Got it. OK. And one last thing. As you think about the launch spend, especially into 2027 and 2028 outside of the commercial build-out, is a meaningful advertising spend also baked in? Because I got to believe AstraZeneca will be putting several hundred million, perhaps, into this launch. So there will have to be some sort of counter from Mineralys' side as well.
I think it's too early to guide on what is going to be the promotional focus, how we're going to use all the channels that we have available. It's something that we're continuing to evaluate within our go-to-market model. I think it's clear that AstraZeneca is bullish on baxdrostat equally as we are with lorundrostat. But to give you a view on what are those channels, what are those costs, I think it's too early to really opine on that.

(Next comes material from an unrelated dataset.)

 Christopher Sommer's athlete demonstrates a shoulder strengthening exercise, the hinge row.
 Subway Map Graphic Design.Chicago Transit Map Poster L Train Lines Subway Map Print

Jon, any initial thoughts on potential discounting? Because you're competing with AstraZeneca, and I'm sure they'll bundle to gain preferential formulary status. Any initial thoughts on how you may counteract that or?
Yeah, sorry, that said something. Our perspective is the focus as we go into 2026 is not only on the NDA, but it's also on commercial readiness for this product. So that has really two early vectors in 2026. It's continued build-out of the medical communications group. So that means not only a bigger presence at congresses, more publications from all the data we've generated in 2025, but also MSLs in the field to build out the awareness and enthusiasm and excitement for what lorundrostat could bring to the treatment of hypertension. The other vector is account executives in the field, in front of the PBMs, in front of the health plans, making them aware of the clinical profile of lorundrostat, the clinical value proposition, but also making them aware, presuming that baxdrostat maybe launches in Q2 of 2026, aware that lorundrostat is shortly on the heels of that.

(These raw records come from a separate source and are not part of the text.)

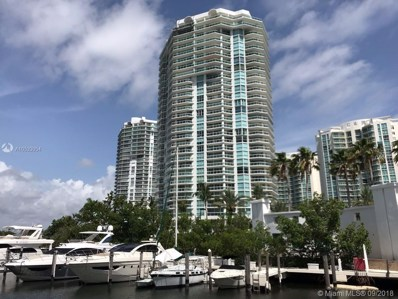 16500 Collins Ave UNIT 753, Sunny Isles Beach, FL 33160 - #: A10533054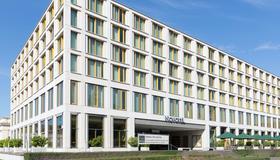 Novotel Karlsruhe City - Karlsruhe - Gebäude
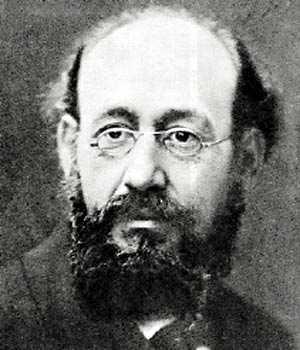 Lev Metxnikov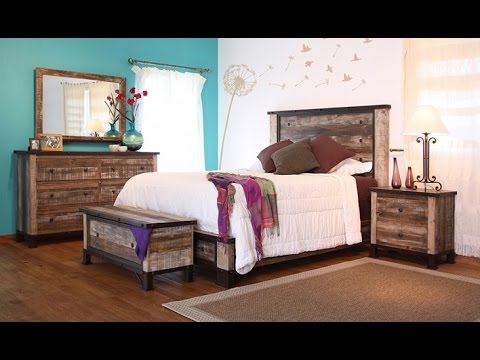 Antique Bedroom Collections (966/964) by International Furniture Direct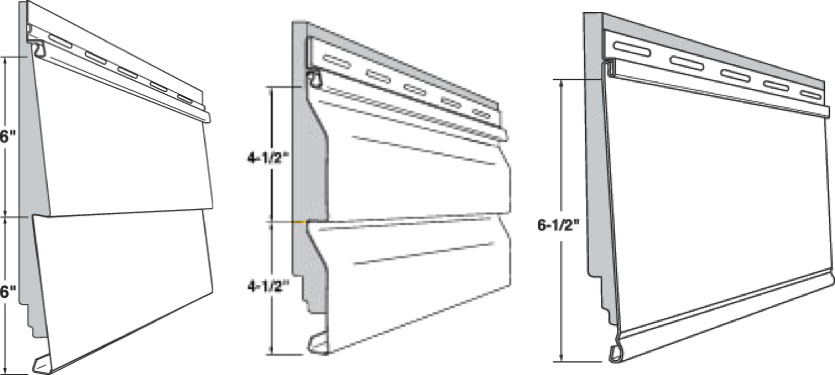 Vinyl Siding Parts Diagram Deck Parts Diagram Elsavadorla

In my experience, payers tend to like to have two entrants within one class before they make any kind of restrictive contracting decisions. So while there is a separation of maybe six-to-nine months relative to the launch of these drugs, we don't think that's going to be a hindrance to our ability to create contracts, create access for lorundrostat.
Interesting. OK. I was going to ask your thoughts on baxdrostat's most recent trial. But in light of their press release yesterday, it seems like they're only using one trial to file and not the most recent trial. So just, I mean, it seems like, aside from the product's half-life and aldosterone synthase selectivity, you got their 374x, their 100x. Some people say these drugs seem more similar than they are different. What would you say to that?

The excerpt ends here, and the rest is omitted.